Fairness bei den Ausgaben stehe ebenfalls weit vorne. Gemeint sei damit eine prozentual fair aufgeteilte Beteiligung an den gemeinsamen Ausgaben (wie Miete und Haushaltseinkäufe). So sehen das jedenfalls 60 Prozent der befragten Frauen und 40 Prozent der Männer. Spannend ist auch, dass sowohl Frauen als auch Männer, wie die Umfrage ergab, nicht der Meinung sind, dass das Geld der jeweiligen Partner für beide zur Verfügung stehe. Dass Finanzen ein Streitthema sind, sei jedenfalls klar: Jedes zehnte Paar streitet über Geldangelegenheiten.
Aber warum ist es auch ein Tabu-Thema?
Die ElitePartner-Studie ergab, dass lediglich 42 Prozent offen über Geld sprechen und nur zwei Drittel der Befragten wissen, wie viel der jeweils andere verdient. Das liegt laut Eva-Maria Weidl an den weiterhin bestehenden Geschlechterrollen. Erst 1975 wurden Frauen und Männer durch die Familienrechtsreform gleichgestellt. Die Reform führte unter anderem dazu, dass Frauen ohne Zustimmung ihres Mannes arbeiten durften. 1999 wurde die partnerschaftliche Teilung der Versorgungsarbeit im Ehegesetz integriert.
Es ist folglich nicht verwunderlich, dass gewisse, heute bereits veraltete Einstellungen, erhalten bleiben.

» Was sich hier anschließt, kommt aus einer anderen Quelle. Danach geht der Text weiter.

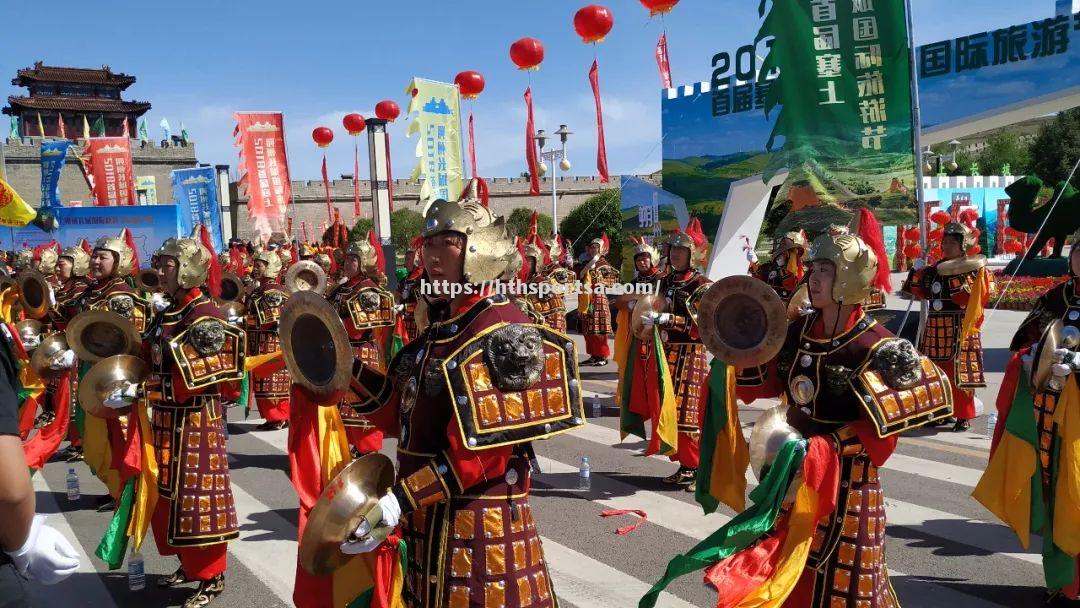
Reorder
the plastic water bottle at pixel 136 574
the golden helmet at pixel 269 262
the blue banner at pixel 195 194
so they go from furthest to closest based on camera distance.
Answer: the blue banner at pixel 195 194, the golden helmet at pixel 269 262, the plastic water bottle at pixel 136 574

Von Frauen wird beispielsweise immer noch erwartet, dass sie sich um den Haushalt und um die Familie kümmern, während Männer sich um die Finanzen sorgen. Dies wird auch in den Ergebnissen des aktuellen "Global Gender Gap Report" des Weltwirtschaftsforums (WEF) deutlich. Demnach falle die Pflegelast überwiegend auf Frauen und 55 Prozent ihrer Gesamtarbeitszeit sei unbezahlt. Im Vergleich dazu: Männer verbringen 19 Prozent ihrer Gesamtarbeitszeit mit unbezahlter Arbeit.
"Bei solchen Ungleichheiten kommt es schnell vor, dass man sich ungerecht behandelt fühlt, denn auch diese Arbeit hat einen wichtigen Wert"
von Eva-Maria Weidl, Vorstandsmitglied des Verbandes Financial Planners
, meint Weidl und das sei einer von vielen typischen Konfliktpunkten. Wenn ein Partner ein höheres Einkommen hat, stelle das manchmal ebenfalls ein Problem dar: "Hier ist es wichtig, die Ausgaben so zu teilen, dass beide Parteien sich wohlfühlen. Wenn Ungleichheiten herrschen, entsteht nämlich auch eine Abhängigkeit. Und meist sind es Frauen, die weniger verdienen." Dem Global Gender Gap Report zufolge liegt die Gehaltslücke zwischen Männern und Frauen in Österreich bei 12,27 Prozent.
Laut Weidl geht man am besten offen, ehrlich und wohlwollend an das Gespräch: "Es sollte kein Tabu-Thema sein. Am besten geht man die Thematik entspannt bei einem Wochenendfrühstück an." Folgende Punkte sollen dabei besprochen werden: Welche Ausgaben fallen an? Wie werden sie beglichen? Wer zahlt welchen Betrag? Das klinge, laut Weidl zunächst etwas fremd, sei jedoch ein wichtiger erster Schritt. Schuldzuweisungen seien bei dem Finanz-Gespräch ein absolutes No-Go: "Es handelt sich um ein Gespräch auf Augenhöhe. Vorwürfe sollte es keine geben."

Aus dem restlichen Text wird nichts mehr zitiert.